The video of United's shameful treatment of passenger Dr. David Dao is horrific and striking, but it's not as if wasn't predictable. The following days have turned into a giant public relations mess both for United and CEO Oscar Munoz, featuring massive losses in stock value, congressional inquiry and a lawsuit, but United dealing with a massive PR blunder is almost a bi-weekly tradition at this point.
In short: While this all may have come to an ugly head, we knew what was festering under the surface.
Let's start just recently with the "LeggingsGate" because while United certainly has every right to enforce their dress code on United Pass tickets, there's also plenty of evidence that said enforcement is completely uneven based on the gate agent who is doing the enforcing and possibly even sexist.
Even if you personally believe we were all better off when people dressed up (not down) to fly — I'm right there with you— United rushed to respond and made things worse for themselves.
But, again, remember that this is not a new thing.
Back in 2015, a United Airlines pilot made an emergency landing due to what he perceived as a "threat." In reality, it was an autistic teenaged girl who simply needed a hot meal. As with Dr. Dao, United tried to paint the girl as a threat, but witnesses, paramedics and law enforcement all found her quiet, docile and watching a movie. United made them deplane anyway.
Then there was the time their inattention forced a disabled man to crawl off of a flight. Or, the time they left a blind passenger who was mercifully found by a maintenance crew. They've made pets suffer, too. In fact, they have the worst record on pet deaths of any U.S. airline.
Yet, people still fly United — some because they are forced due to circumstance; others because they want to.
Every expert traveler has their favorite airline. Personally, I've had extremely good experiences with both American and Delta. TravelPulse Cruise Senior Writer Jason Leppert has talked fondly about Delta many times. Others love (no, really, love) Southwest Airlines because low-cost pricing and free checked bags matter in a big way. Somehow, there are even people out there who actually prefer flying on United — at least, there were.
Go over that list again and you'll find just as many people that love the airlines you hate and hate the airlines you love. Bigger picture, it's inarguable that the airlines we know are hardly the airlines worth loving. In fact, TripAdvisor recently released a list of the airlines customers love best and, quelle surprise, JetBlue and Alaska Airlines are the only U.S. airlines in the overall Top 10.
Yeah, no United.
We have options, and we have ideas of what airlines could do better. We can either ride on those better airlines or demand that the airlines we ride rise to meet the quality we desire.
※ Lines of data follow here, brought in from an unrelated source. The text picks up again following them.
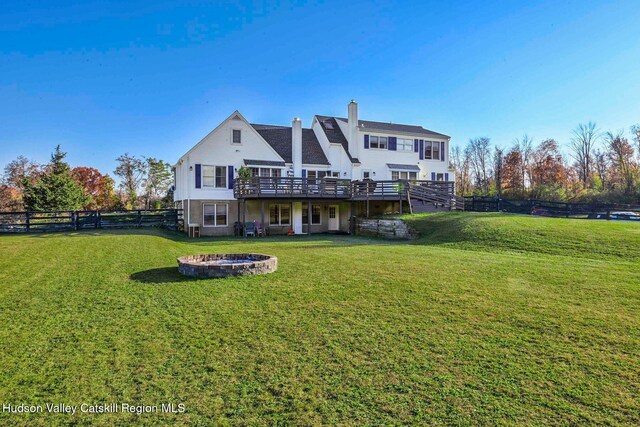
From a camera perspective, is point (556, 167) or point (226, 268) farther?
point (556, 167)

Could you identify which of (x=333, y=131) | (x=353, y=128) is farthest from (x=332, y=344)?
(x=333, y=131)

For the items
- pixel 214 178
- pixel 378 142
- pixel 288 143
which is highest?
pixel 378 142

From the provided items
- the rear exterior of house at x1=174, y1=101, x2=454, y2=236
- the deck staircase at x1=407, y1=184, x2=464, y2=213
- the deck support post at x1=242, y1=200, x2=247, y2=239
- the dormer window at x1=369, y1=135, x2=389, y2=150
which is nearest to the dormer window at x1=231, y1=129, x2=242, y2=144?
the rear exterior of house at x1=174, y1=101, x2=454, y2=236

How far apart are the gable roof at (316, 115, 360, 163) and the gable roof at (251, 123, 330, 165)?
1.17 meters

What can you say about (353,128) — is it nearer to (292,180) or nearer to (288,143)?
(288,143)

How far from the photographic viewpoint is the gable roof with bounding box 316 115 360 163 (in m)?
27.2

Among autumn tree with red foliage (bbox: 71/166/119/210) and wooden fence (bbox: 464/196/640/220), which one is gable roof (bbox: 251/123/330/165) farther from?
autumn tree with red foliage (bbox: 71/166/119/210)

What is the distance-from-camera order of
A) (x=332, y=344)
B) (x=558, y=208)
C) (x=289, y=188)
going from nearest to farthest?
(x=332, y=344) → (x=289, y=188) → (x=558, y=208)

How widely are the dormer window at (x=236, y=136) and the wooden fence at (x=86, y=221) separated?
610 centimetres

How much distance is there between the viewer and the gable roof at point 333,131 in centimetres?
2719

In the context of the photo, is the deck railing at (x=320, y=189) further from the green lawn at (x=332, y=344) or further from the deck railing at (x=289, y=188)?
the green lawn at (x=332, y=344)

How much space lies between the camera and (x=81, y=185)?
33.6 m

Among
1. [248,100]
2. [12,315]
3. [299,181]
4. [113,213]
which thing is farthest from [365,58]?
[12,315]

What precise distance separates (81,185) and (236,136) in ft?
68.1
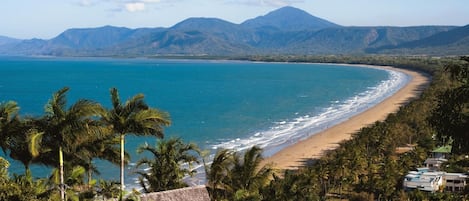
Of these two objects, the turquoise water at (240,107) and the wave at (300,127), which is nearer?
the wave at (300,127)

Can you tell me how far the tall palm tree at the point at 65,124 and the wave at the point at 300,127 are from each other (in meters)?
24.9

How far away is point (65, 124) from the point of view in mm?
12711

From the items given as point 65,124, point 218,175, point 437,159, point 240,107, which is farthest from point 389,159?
point 240,107

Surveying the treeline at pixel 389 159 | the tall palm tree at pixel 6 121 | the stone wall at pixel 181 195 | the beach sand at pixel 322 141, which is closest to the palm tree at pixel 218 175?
the stone wall at pixel 181 195

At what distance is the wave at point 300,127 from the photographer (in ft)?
169

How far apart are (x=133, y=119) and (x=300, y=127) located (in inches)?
1984

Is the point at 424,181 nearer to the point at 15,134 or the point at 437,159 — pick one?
the point at 437,159

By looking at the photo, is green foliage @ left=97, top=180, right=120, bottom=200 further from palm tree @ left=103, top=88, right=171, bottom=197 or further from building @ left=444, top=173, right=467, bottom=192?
building @ left=444, top=173, right=467, bottom=192

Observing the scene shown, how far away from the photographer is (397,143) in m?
45.0

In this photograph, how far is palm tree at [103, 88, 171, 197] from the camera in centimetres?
1376

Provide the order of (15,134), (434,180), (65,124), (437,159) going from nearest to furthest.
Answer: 1. (65,124)
2. (15,134)
3. (434,180)
4. (437,159)

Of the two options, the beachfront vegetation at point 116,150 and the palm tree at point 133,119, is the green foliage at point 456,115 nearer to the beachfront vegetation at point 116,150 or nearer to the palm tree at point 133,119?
A: the beachfront vegetation at point 116,150

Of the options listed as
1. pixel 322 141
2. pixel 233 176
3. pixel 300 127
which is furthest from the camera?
pixel 300 127

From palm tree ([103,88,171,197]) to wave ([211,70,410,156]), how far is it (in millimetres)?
23840
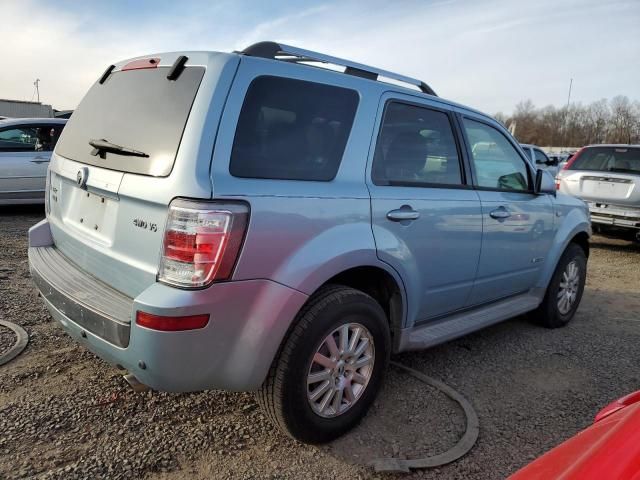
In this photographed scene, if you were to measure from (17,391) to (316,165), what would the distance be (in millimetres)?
2149

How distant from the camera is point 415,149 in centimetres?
321

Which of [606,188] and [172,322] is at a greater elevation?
[606,188]

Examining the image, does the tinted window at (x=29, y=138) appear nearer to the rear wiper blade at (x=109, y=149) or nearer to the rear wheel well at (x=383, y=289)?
the rear wiper blade at (x=109, y=149)

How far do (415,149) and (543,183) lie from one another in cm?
153

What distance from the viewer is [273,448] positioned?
2619 mm

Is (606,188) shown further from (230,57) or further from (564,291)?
(230,57)

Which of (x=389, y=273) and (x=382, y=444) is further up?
(x=389, y=273)

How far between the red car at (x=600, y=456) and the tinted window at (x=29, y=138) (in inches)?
335

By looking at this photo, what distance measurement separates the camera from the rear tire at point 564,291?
461 cm

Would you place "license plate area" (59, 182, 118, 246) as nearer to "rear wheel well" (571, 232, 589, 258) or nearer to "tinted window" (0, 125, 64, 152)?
"rear wheel well" (571, 232, 589, 258)

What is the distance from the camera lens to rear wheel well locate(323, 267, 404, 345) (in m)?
2.90

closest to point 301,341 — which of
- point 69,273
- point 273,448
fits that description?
point 273,448

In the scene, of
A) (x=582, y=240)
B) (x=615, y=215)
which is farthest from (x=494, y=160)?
(x=615, y=215)

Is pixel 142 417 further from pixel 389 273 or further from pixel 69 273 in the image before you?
pixel 389 273
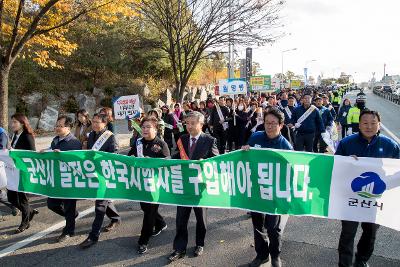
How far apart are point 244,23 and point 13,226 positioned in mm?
12674

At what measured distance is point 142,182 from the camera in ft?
14.8

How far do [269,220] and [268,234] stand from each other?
15 centimetres

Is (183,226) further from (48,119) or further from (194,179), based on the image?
(48,119)

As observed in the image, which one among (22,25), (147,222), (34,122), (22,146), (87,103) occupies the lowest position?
(147,222)

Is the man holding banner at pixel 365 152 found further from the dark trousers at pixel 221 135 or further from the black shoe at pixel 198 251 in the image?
the dark trousers at pixel 221 135

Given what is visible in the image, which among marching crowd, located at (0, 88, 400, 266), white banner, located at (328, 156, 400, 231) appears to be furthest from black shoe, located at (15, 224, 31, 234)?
white banner, located at (328, 156, 400, 231)

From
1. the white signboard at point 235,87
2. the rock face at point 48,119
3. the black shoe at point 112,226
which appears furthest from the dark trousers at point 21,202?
the rock face at point 48,119

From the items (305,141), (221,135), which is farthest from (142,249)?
(221,135)

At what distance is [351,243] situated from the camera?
3.59 metres

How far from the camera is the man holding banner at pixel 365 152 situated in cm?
361

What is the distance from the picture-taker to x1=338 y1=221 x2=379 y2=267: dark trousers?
360cm

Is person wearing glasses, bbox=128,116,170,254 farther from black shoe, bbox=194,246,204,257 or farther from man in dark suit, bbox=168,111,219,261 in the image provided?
black shoe, bbox=194,246,204,257

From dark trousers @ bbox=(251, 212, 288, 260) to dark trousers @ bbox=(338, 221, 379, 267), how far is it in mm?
638

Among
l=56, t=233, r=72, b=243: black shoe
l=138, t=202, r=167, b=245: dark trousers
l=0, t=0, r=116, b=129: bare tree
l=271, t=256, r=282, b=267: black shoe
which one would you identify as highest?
l=0, t=0, r=116, b=129: bare tree
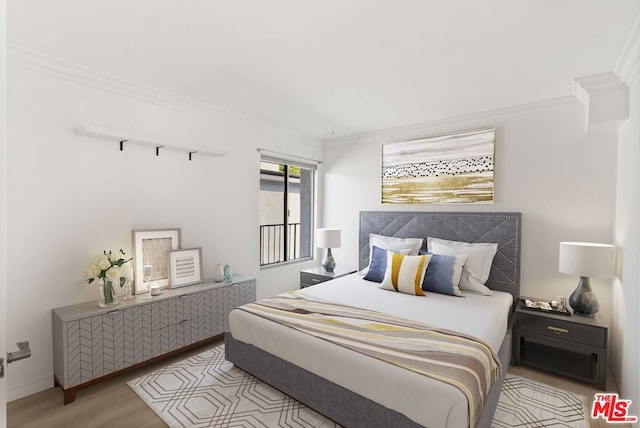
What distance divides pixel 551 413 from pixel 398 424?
1.34 m

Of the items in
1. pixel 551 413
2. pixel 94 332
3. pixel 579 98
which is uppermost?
pixel 579 98

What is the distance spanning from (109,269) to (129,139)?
1.12 meters

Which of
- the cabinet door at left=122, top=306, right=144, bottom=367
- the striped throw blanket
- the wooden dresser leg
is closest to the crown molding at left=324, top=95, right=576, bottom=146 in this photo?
the striped throw blanket

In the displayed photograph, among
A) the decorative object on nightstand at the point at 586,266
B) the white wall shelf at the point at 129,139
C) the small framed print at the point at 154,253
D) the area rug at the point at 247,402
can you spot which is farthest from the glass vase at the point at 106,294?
the decorative object on nightstand at the point at 586,266

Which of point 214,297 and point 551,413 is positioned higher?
point 214,297

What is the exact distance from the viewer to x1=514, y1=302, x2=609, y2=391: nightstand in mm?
2498

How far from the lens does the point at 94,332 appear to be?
Result: 92.2 inches

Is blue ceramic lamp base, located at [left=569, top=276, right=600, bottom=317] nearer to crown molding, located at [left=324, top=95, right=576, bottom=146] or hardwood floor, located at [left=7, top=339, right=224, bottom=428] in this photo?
crown molding, located at [left=324, top=95, right=576, bottom=146]

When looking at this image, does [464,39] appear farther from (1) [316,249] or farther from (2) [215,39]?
(1) [316,249]

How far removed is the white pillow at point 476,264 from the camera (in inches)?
124

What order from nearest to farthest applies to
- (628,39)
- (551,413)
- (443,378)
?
(443,378) → (628,39) → (551,413)

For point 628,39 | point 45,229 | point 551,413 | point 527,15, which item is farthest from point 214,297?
point 628,39

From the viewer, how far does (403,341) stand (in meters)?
1.98

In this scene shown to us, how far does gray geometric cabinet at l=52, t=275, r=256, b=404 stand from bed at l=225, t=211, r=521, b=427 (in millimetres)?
507
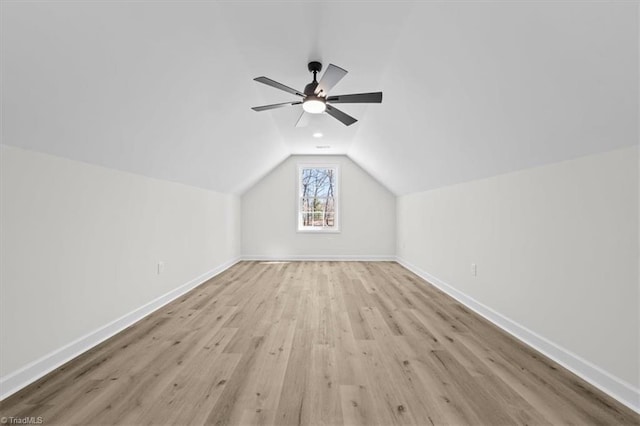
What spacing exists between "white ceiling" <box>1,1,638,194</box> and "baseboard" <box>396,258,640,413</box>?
1.33 metres

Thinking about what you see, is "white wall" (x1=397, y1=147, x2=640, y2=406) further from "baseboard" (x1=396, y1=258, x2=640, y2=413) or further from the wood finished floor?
the wood finished floor

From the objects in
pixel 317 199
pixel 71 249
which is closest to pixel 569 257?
pixel 71 249

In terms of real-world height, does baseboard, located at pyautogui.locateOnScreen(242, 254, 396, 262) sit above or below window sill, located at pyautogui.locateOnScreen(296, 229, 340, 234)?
below

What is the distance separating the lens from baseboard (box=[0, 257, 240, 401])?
1.52m

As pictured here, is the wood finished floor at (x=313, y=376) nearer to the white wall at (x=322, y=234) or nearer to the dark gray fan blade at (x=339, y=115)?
the dark gray fan blade at (x=339, y=115)

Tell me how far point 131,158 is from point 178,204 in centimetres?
115

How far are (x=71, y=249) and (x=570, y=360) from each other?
353cm

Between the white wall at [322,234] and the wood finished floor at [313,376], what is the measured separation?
319 cm

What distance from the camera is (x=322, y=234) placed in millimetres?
6090

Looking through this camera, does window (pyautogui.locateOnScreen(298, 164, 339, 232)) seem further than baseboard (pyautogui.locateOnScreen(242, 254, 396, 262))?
Yes

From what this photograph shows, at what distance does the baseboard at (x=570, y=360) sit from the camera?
1442 millimetres

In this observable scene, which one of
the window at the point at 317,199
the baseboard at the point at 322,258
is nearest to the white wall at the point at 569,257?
the baseboard at the point at 322,258

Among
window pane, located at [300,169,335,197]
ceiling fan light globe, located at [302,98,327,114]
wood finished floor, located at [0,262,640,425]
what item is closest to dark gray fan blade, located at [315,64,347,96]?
ceiling fan light globe, located at [302,98,327,114]

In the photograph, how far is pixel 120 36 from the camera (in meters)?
1.42
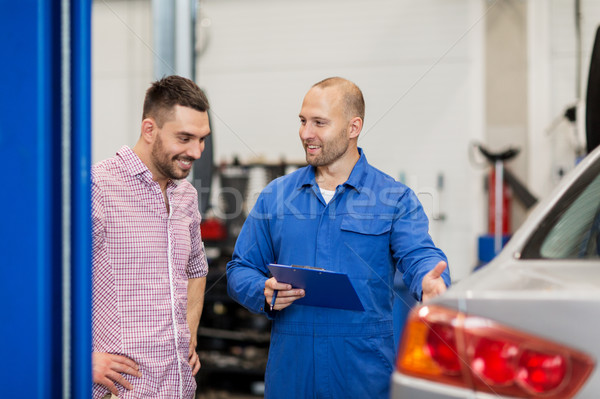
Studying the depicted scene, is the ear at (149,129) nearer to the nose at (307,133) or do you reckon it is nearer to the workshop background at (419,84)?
the nose at (307,133)

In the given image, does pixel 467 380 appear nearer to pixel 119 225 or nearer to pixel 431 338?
pixel 431 338

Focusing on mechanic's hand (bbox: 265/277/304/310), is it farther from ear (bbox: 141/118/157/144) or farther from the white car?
the white car

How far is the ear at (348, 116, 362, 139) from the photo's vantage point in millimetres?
2088

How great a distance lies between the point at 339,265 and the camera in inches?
79.0

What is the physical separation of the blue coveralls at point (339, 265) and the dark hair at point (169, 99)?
0.45 meters

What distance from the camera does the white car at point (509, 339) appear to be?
83cm

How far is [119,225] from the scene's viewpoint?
175 centimetres

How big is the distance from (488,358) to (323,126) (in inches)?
50.2

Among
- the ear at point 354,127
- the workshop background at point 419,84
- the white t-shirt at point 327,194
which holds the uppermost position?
A: the workshop background at point 419,84

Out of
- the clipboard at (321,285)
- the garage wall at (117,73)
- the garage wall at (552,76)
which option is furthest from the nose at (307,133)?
the garage wall at (117,73)

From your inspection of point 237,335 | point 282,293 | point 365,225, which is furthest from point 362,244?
point 237,335

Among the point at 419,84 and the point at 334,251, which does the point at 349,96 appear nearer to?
the point at 334,251
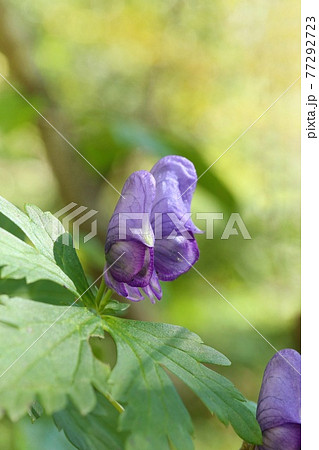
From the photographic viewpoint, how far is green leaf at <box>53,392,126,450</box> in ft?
2.41

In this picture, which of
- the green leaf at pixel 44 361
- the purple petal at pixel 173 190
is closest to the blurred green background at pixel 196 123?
the purple petal at pixel 173 190

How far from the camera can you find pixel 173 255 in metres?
0.81

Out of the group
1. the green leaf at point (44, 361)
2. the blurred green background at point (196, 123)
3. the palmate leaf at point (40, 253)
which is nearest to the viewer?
the green leaf at point (44, 361)

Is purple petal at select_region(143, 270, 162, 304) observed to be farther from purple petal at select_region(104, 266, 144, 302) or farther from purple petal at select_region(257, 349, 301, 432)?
purple petal at select_region(257, 349, 301, 432)

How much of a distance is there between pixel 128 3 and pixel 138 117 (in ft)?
2.06

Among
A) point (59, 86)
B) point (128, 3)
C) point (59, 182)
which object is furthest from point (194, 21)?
point (59, 182)

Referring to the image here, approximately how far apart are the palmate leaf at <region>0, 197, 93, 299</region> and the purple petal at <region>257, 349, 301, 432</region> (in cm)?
26

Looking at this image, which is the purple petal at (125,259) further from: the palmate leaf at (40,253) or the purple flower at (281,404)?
the purple flower at (281,404)

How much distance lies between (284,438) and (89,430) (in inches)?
9.7

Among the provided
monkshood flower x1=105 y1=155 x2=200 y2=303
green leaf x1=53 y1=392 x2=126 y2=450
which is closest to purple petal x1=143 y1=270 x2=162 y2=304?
monkshood flower x1=105 y1=155 x2=200 y2=303

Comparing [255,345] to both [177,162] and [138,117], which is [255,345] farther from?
[177,162]

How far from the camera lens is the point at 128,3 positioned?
334 centimetres

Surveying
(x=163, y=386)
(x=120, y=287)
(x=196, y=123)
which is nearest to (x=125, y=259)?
(x=120, y=287)

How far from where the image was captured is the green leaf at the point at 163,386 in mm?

Passengers have that power. We are not bound to simply take what we get, hold our nose and pretend we like it. Yes, flying is a privilege, but so is having people pay to use your product.
In America, constant deregulation and consolidation have had our airlines racing to the bottom. Instead of looking up and seeing how they can be more like Emirates (or even JetBlue), our airlines are looking down and seeing how they can copy Ryanair and other no-frills airlines. Instead of protecting consumer rights like the European Union does (in spades), our government takes millions upon millions of lobbying dollars to strip us of our rights as passengers.
We can and we should demand better, but we don't.
We complain but we don't act.
We have zero empathy when these things happen to someone else even while saying we'd never allow it to happen to us.
We even find ways to blame the passengers, digging up dirt on them as if they deserve this mistreatment while forgetting that an airline like United has plenty of dirt its own past.
We accept a system that treats airline employees as de facto law enforcement yet simultaneously races to the bottom in terms of paying, training and retaining those employees.
Moreover, we accept it every step of the way — not only from airlines but from airports and security personnel as well.
Not to be entirely cynical, but United and the other major U.S. airlines have dealt with blunders like this before, and they've dealt with Congressional inquiries and threats of regulation. I find it hard to believe that anything will truly change this time around. The cycle of shock and yawn will continue as we wait to be outraged at a later date but never really change or demand the change we're collectively pretending to seek.
Or, we decide — individually and culturally — that we're not willing to live with less anymore.